Mais au regard de différents témoignages recueillis, il est important de se demander comment la police d’un pays comme l’Allemagne formée pour le bien être des populations et des individus qui qu’ils soient n’a eu d’autres choix que de tirer sur un homme de deux balles et pourquoi lui tirer deux balles dans la tête et non ailleurs? N’a-t-elle eu recours à aucun autre moyen qu’une arme pour interpeller Michel Evoda et le mettre à la disposition de la justice comme cela se fait dans tous les pays de droit ?
Par ailleurs, une certaine opinion tente de soutenir que Michel voulait tuer sa femme. A supposer qu’elle soit réelle cette affirmation, la police arrivée à temps sur les lieux ne pouvait-elle pas mettre aux arrêts le rugbyman? Et si Michel était dans un état où la police ne pouvait le maîtriser et qu’elle était obligée de faire usage d’une arme pour motif de légitime défense, pourquoi porter un coup mortel? Quelques unes des questions légitimes que toute personne en face d’une telle situation doit se poser.
Une autre version servie à la famille soutien que le rugbyman togolais souffrait de troubles mentaux. Rappelons juste que quand Michel et Christine se mariaient à Lomé, le monsieur avait toutes ses facultés. En plus, Michel Evoda était à Lomé dans la première semaine de décembre 2013 et sa famille l’a retrouvé en pleine forme physique et mental. L’Allemagne connue pour sa rigueur et sa méticulosité laisserait-elle une personne qui souffrirait de troubles mentaux évoluer dans un de leur club sportif ?
Plus curieux, l’empressement avec lequel le corps de Michel Evoda a été incinéré. Dans les pays dits de grande démocratie, dans ces genres de circonstances une enquête devrait s’ouvrir et une autopsie menée sur le corps pour éclairer des zones d’ombres qui subsistent autour de ce décès tragique inexpliquée et inexplicable.
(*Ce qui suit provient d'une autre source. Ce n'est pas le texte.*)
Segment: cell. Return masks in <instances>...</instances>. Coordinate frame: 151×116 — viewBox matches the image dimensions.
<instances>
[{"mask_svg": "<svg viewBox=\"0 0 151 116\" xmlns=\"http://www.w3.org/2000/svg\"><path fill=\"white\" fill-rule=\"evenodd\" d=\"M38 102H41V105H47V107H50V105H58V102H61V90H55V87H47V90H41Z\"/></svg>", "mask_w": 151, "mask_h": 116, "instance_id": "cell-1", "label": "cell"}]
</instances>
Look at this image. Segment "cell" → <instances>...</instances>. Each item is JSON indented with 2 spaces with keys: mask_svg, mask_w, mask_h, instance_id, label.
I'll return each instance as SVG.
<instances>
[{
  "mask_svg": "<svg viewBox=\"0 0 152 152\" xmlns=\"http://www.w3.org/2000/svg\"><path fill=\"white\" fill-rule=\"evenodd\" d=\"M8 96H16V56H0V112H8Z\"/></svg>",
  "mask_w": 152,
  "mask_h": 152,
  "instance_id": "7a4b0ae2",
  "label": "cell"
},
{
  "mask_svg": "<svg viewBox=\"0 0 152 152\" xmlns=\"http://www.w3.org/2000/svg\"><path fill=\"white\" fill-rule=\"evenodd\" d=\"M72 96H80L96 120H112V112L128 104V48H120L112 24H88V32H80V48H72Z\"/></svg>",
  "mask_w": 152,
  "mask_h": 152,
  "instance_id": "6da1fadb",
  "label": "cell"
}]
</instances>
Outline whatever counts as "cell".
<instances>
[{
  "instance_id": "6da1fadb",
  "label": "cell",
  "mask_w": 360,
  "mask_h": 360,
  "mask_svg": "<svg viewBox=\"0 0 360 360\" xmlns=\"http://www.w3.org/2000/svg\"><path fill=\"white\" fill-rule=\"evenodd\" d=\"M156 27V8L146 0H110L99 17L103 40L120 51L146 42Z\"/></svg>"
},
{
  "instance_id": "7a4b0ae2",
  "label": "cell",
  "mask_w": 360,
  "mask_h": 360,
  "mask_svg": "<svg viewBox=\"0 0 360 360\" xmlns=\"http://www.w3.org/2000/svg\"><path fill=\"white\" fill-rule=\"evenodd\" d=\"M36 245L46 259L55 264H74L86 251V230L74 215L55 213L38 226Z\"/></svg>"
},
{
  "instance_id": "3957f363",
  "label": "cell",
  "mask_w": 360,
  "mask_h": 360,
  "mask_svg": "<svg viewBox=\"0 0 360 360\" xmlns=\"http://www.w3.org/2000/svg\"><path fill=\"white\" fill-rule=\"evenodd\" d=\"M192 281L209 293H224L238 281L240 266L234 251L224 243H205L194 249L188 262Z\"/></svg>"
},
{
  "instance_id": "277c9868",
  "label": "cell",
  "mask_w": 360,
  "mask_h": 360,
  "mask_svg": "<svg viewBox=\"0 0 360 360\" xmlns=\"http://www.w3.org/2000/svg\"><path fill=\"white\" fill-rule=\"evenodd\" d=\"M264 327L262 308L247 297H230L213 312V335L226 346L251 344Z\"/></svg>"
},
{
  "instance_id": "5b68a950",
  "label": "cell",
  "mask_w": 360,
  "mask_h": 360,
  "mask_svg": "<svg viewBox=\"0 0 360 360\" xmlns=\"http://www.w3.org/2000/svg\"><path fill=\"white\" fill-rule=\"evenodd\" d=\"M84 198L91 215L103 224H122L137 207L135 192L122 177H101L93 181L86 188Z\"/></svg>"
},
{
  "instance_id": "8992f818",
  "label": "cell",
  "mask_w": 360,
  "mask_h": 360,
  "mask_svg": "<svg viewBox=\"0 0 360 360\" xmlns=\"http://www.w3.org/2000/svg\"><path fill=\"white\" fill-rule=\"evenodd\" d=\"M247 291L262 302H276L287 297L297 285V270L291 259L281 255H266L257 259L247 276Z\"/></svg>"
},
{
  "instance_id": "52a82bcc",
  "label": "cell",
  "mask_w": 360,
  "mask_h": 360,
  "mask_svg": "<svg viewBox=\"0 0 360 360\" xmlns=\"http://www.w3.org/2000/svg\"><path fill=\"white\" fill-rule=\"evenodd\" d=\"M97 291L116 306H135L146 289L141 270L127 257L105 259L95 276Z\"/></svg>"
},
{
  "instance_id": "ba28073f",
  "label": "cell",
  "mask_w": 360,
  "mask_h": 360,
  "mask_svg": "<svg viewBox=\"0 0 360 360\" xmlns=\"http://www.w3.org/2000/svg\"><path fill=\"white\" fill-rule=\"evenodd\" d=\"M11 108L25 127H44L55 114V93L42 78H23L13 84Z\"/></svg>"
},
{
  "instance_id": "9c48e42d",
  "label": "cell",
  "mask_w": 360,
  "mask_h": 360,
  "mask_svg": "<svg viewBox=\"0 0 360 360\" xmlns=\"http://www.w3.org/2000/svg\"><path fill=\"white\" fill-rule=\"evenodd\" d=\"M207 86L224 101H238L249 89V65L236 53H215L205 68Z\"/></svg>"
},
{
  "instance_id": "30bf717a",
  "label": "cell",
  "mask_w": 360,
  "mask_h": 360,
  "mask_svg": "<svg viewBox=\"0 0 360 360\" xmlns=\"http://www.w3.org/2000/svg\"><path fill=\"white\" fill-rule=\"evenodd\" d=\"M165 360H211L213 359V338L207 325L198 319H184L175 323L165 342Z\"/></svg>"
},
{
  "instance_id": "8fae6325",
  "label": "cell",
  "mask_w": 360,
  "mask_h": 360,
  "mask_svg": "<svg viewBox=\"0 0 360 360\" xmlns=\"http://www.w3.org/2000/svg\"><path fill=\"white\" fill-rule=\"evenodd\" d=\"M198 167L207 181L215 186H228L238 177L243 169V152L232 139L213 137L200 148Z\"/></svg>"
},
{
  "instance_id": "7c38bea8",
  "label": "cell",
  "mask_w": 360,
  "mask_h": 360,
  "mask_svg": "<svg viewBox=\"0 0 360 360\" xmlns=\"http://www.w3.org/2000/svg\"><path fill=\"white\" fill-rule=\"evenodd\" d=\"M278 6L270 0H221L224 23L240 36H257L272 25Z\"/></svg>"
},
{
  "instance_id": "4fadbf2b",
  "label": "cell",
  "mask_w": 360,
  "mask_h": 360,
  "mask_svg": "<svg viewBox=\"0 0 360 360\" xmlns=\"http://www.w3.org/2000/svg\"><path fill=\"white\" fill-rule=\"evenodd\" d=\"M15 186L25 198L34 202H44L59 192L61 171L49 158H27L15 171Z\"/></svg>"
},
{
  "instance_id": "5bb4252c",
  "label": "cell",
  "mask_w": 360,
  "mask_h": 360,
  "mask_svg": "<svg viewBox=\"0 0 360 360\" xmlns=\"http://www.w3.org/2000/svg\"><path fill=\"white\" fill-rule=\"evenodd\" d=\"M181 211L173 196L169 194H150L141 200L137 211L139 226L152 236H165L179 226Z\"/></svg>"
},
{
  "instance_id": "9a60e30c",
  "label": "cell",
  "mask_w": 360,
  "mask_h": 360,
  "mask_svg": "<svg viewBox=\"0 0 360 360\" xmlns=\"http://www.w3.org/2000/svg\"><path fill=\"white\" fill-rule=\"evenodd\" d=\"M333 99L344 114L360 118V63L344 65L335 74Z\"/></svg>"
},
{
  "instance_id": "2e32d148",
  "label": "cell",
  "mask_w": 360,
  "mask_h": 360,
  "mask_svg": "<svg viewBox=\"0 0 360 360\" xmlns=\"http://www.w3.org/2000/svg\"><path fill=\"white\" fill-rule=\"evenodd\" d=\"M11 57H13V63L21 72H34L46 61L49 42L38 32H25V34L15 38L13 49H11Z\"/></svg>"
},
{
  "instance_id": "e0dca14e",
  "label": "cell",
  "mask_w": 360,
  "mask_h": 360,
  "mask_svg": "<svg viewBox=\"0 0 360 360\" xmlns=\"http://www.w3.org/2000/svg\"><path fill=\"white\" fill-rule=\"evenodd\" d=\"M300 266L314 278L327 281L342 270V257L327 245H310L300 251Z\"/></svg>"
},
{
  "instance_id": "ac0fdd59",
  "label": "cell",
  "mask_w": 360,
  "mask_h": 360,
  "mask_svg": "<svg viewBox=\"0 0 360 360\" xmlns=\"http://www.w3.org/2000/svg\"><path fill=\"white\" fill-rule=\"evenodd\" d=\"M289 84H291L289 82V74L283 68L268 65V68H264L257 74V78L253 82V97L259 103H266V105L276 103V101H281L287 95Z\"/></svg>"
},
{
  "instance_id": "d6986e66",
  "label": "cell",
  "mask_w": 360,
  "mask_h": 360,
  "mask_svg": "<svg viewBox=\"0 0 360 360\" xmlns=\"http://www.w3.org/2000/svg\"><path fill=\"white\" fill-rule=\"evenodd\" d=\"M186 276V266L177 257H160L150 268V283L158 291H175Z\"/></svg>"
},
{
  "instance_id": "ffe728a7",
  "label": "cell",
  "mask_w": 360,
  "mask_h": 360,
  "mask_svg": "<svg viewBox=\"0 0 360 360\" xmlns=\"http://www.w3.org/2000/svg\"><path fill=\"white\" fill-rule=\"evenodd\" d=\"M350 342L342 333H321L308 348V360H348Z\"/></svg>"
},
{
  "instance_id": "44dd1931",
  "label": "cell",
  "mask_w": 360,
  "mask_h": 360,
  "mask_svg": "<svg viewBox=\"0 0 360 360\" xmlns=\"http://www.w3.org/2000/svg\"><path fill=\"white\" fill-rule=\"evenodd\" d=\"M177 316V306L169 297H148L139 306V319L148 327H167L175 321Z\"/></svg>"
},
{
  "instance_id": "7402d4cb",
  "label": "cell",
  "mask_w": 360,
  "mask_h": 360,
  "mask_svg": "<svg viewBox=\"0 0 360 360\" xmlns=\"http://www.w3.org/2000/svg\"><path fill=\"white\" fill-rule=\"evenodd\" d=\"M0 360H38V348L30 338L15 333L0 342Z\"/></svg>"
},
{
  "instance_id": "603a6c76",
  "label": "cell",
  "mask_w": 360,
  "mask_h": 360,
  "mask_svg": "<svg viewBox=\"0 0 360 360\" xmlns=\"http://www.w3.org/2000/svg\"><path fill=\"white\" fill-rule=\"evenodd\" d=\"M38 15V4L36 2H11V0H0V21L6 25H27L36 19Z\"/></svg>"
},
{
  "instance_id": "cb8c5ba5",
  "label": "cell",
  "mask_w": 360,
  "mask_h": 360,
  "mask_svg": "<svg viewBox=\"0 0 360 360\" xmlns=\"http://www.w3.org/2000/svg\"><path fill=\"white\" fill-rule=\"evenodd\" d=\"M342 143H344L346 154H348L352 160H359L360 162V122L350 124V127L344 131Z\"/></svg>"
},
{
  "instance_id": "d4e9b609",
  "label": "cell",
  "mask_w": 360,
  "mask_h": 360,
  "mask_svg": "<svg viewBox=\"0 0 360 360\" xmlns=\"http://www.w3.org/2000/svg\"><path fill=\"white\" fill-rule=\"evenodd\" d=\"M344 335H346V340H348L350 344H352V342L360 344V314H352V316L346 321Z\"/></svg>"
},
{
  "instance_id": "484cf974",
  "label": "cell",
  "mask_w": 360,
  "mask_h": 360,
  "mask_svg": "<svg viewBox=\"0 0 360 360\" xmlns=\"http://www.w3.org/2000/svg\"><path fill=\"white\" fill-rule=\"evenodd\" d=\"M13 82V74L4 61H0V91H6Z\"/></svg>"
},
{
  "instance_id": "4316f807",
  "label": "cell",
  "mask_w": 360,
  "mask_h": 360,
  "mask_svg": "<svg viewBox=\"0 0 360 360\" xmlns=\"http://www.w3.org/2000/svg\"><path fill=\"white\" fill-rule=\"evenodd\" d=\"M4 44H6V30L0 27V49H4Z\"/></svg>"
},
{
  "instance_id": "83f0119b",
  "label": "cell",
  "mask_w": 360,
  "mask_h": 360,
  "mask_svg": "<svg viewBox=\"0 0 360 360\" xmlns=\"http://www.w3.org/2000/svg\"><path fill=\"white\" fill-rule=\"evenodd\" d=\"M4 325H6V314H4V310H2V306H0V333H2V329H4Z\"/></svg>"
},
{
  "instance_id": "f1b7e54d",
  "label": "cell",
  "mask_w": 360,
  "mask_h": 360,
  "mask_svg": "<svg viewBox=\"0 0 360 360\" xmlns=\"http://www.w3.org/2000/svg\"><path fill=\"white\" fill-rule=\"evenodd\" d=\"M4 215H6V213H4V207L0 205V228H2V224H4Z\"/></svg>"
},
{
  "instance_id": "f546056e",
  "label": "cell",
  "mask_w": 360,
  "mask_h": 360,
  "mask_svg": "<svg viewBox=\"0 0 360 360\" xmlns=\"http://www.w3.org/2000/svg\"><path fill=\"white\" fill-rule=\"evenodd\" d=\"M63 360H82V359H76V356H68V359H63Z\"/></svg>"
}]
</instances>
La famille mise devant le fait accompli a été obligée d’organiser des funérailles à titre posthume pour la mémoire de leur fils. Elles eurent lieu à Dangni.
Il est à relever le silence de la presse sur ce drame. Seul le journal « KOLN »de la Cologne dont nous publions la une en a fait cas. Outre les médias, aucune association de défense des droits de l’homme n’en a fait mention dans une déclaration et ne s’est intéressée à ce dossier qui sent un non respect du droit à la vie.
« Tous les hommes naissent libres, égaux en dignité et en droit » nous rappelle l’article premier de la déclaration universelle des droits de l’homme. A ce titre il est primordial que les circonstances de la mort de Michel Evoda soient clarifiées pour situer sa famille et l’opinion. Toute tentative d’étouffer la vérité de quelque manière que ce soit serait une caution à ce crime.